Dejando de lado el dilema de si el Suchard "reloaded" tenía el mismo sabor que el original o no, anoche procedí a engullirlo, porque un alfajor es un alfajor, y a mí a la noche me dan ganas de comer cosas dulces. Y llegué a esta conclusión:

El Suchard reloaded es una cagada. 

Tiene gusto artificial, como a plástico. No sé. Y acá se plantean dos posibilidades:

1. El nuevo alfajor no es igual al viejo, resultando en la porquería que me comí ayer.
2. El nuevo alfajor es gual al viejo, demostrando que una, a los 7 años, no tenía mucho paladar. O eso era lo más rico que había en ese entonces, pero más de 20 años de avance en la industria alfajorística lo han dejado en la resaca de las golosinas. De todos modos, creo que cuando uno recuerda algo con mucha nostalgia, lo recuerda mucho mejor de lo que en realidad fue. 

Cuál de las dos será, no lo sabré jamás, y mucho no me importa. Hoy en día, no existe un alfajor más glorioso que el Havanna de chocolate.

1 de mayo de 2013

La vida en el Cuartelito. Hoy: Cocina fácil para la gente vaga (como yo)

Vamos a aclarar esto once and for all: yo SÉ cocinar. Es cierto que hay básicos culinarios que no manejo; pero si bien no soy capaz de preparar una olla de caldo de pollo, te puedo cocinar, en poco tiempo, unas pastas con salsa Parissiene. Tomá.

En el Cuartelito cocino bastante poco por la simple razón de que ME DA TODA LA PAJA DEL UNIVERSO. Hay que preparar todo, cocinar, y después limpiar y lavar todo el quilombo que queda en la cocina (dejar la cocina sucia no es una opción). Además, mi cocina es mínima: no tengo la extesión necesaria de mesada para desplegarme y hacer gala de mis dotes culinarias (?).

Pero a veces -a veces- se me da por cocinar. Mis amigas lo saben, porque les he cocinado (aunque muchas otras veces hayamos pedido pizza o comida china), pero lo que más me gusta es cocinar para mí sola.
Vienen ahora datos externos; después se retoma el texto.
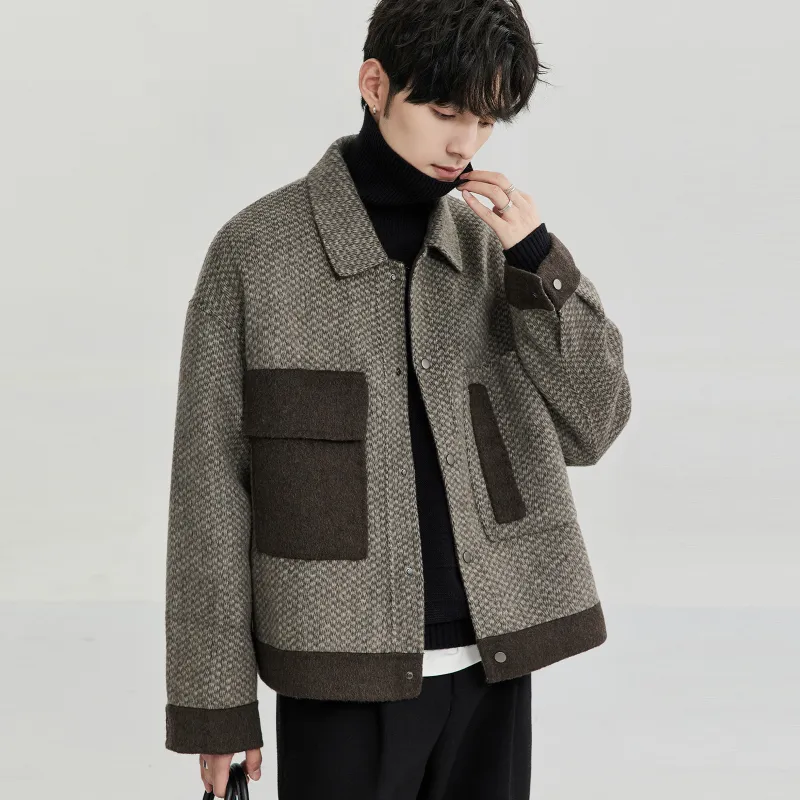EARL JOEL Coats Unisex-8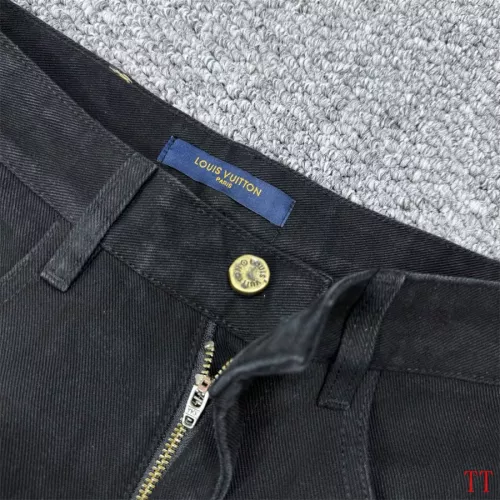 Replica Louis Vuitton LV Jeans For Men #1322975 $60.00 USD for Wholesale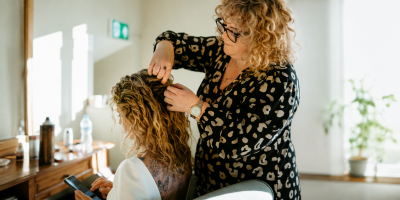 Wedding Hair Stylist in Ireland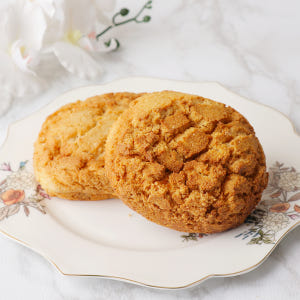 쟝블랑제리 소보루빵 맛있게 먹은 솔직 후기 - 상품 이미지 1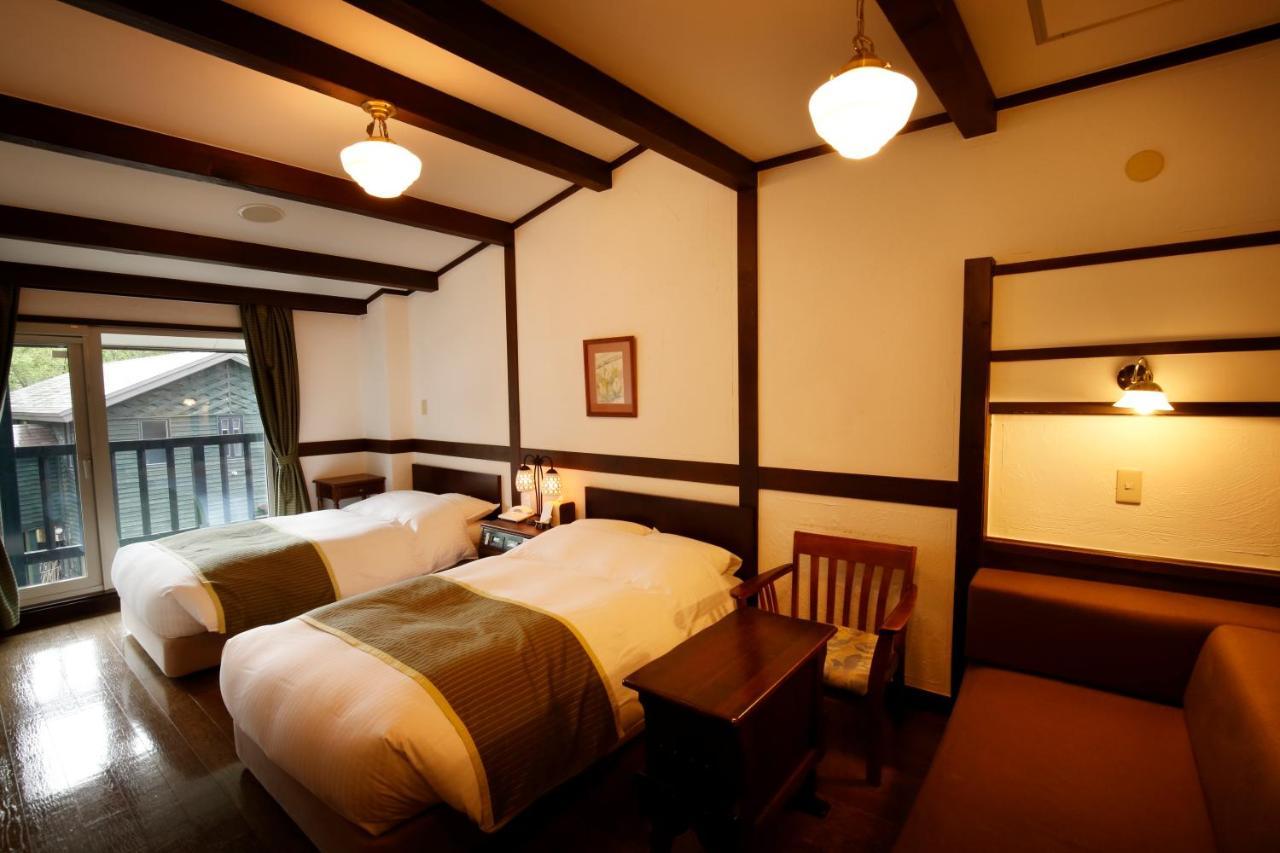 Hotel Jogakura Aomori Extérieur photo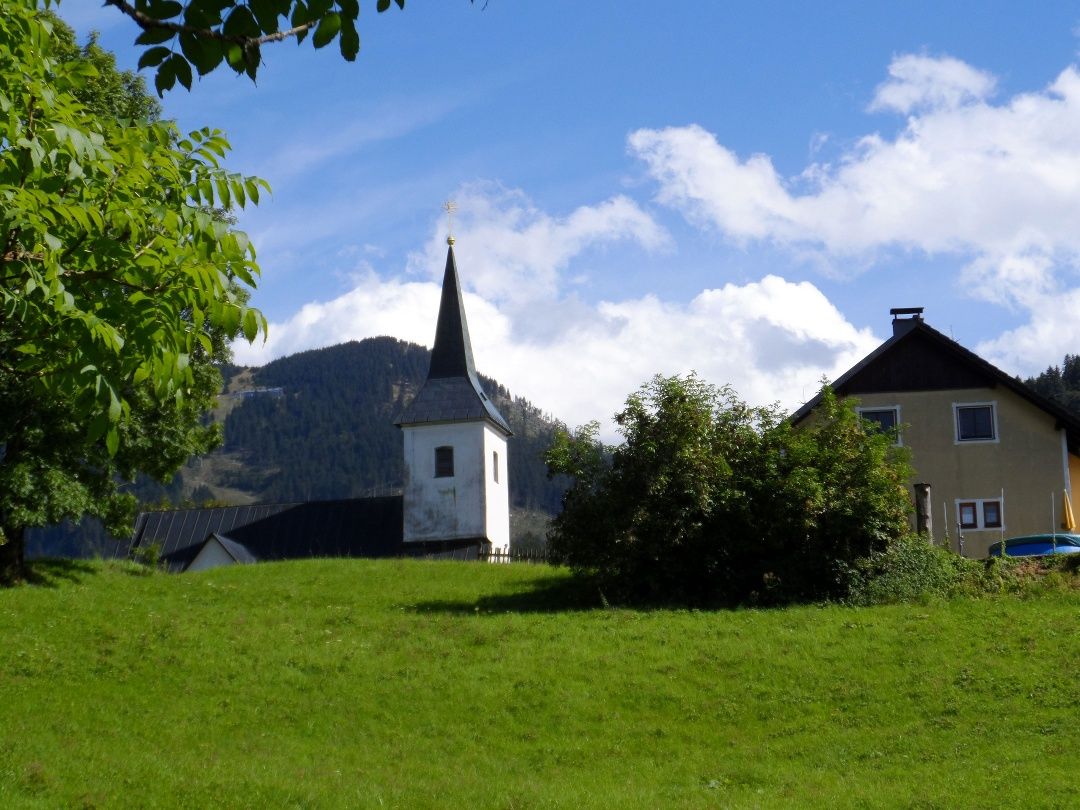 Pfarrkirche Lackenhof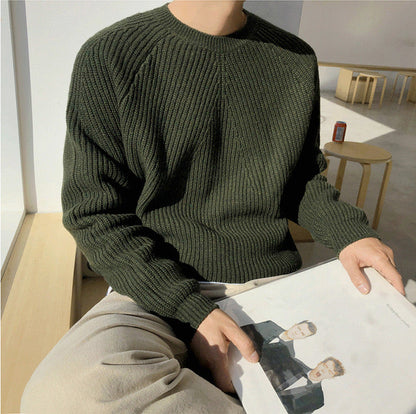 GISUNG Sweater - Hangat, Modis, Nyaman Dipakai Sehari-hari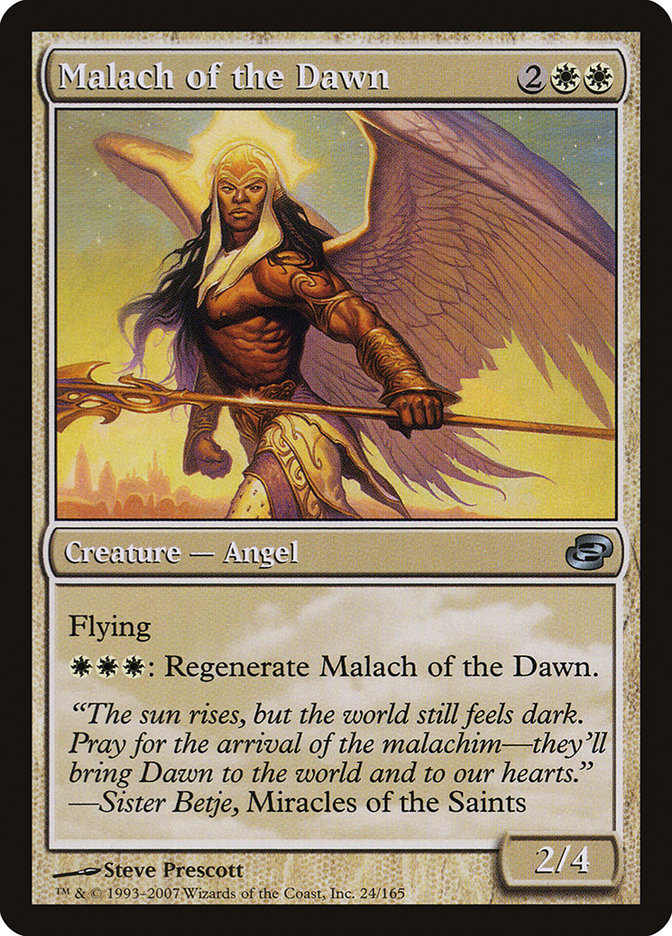 Malach of the Dawn [Planar Chaos] - Devastation Store | Devastation Store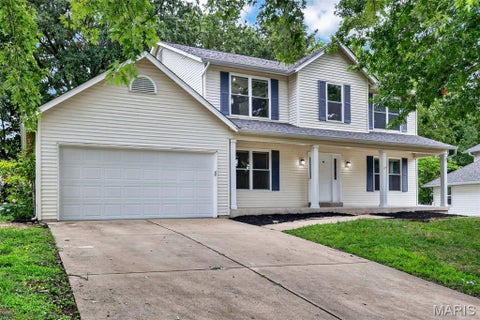 Photo of 2947 Bromley Drive, OFallon, MO 63368 (MLS # 26049365)
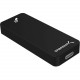 Sabrent Rocket Nano SB-2TB-NANO-BLK 2 TB Portable Solid State Drive - External - Black - USB 3.2 Type C SB-2TB-NANO-BLK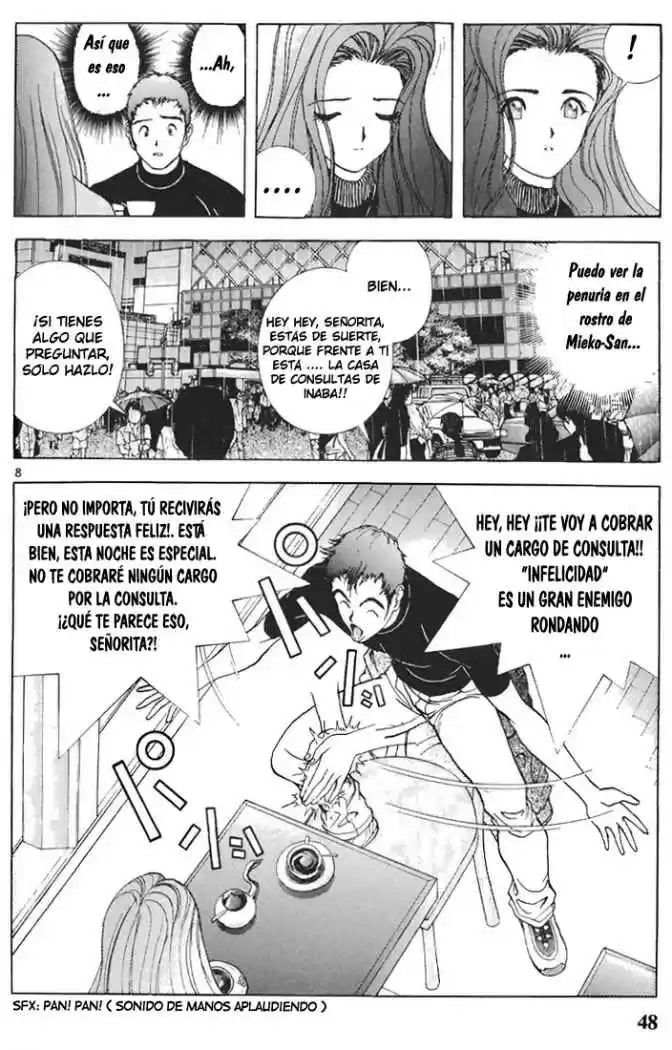 Sakura Tsuushin (2016) - Capítulo 58 - Página 8 - LectorTMOo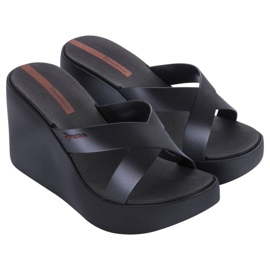 Pantofle Ipanema Colore Fem W 83423 AI975 černý 1
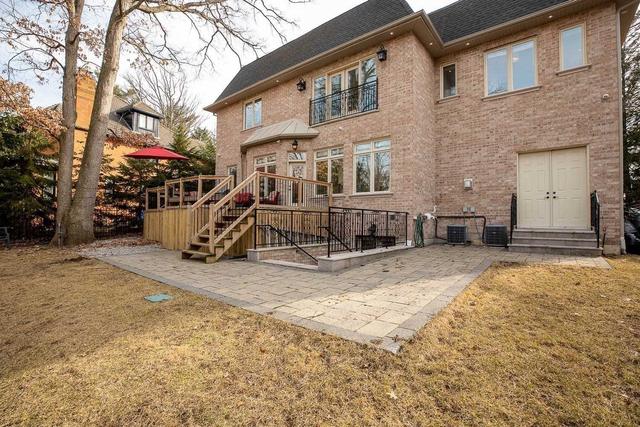 2255 Gordon Dr, House detached with 4 bedrooms, 6 bathrooms and 8 parking in Mississauga ON | Image 30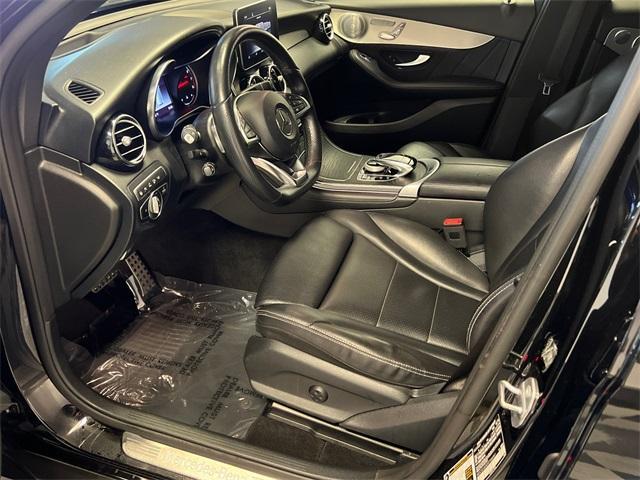 2019 mercedes-benz glc 300 base 4matic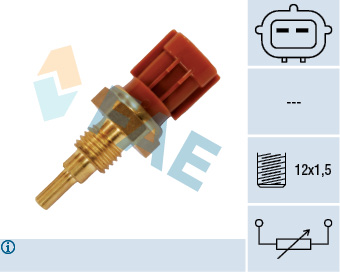 Temperatuursensor FAE 33475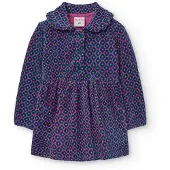 Boboli Knit Klänning Med Långa ärmar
Comprar unas cuantas cosas y ver qué sale.

Y el otro día, este post sobre "food on toast" de Vix en Le monde esthétique me inspiró, así que ayer me puse manos a la obra. Y voy a alardear de ello, porque me salió muy rico; y les voy a pasar la receta, por si ustedes son vagos como yo, pero a veces les dan ganas de comer algo distinto y un poco más elaborado que "fideos con manteca".

Food on toast "Lulaina" (porque la tipa le pone su nombre a todo)

Ingredientes (para dos toasts, que es una porción más que abundante para una persona. A menos que esa persona sea mi hermana Anis, en cuyo caso, una porción serían tres toasts. Y media).
- Champiñones, 5
- Jamón cocido, 4 fetas
- Cebolla mediana, 1/2
- Quesabores en hebras (variedad a elección), 1/2 paquete (again, tratándose de Anis, el paquete entero)
- Pan para las tostadas, a elección (yo usé el tipo casero blanco de Fargo, que es riquísimo)
- Aceite de oliva para untar el pan
- Manteca para saltear


Preparación
Lavar y filetear (?) los champiñones, cortar el jamón en tiritas y cortar la cebolla en pedacitos adecuados para ser salteada (bueno, no conozco la terminología culinaria...). 
Calentar una sartén mediana, poner manteca y empezar a saltear la cebolla. Al ratito, ponele unos 3 minutos, agregar los champiñones. Hay que revolver constantemente.
A todo esto, empezar a cortar el pan para las tostadas, untarlo con un poquito de aceite de oliva y poner a tostar.
Unos 5 minutos después (soy pésima con los tiempos, ustedes vayan manejándolos), agregar el jamón, dejar un par de minutos más y apagar el fuego. 
Enseguida, y con la sartén aún sobre la hornalla (apagada, pero está caliente), volcar el Quesabores y revolver.


Acomodar las tostadas en el plato mientras manoteamos un puñadito de Quesabores del paquete (es muy rico, inevitable), acomodar la preparación en las susodichas tostadas, descorchar una botella de algo y a disfrutar!

Mencioné que estaba muy rico?

Rápido, fácil y rico. No se puede pedir más.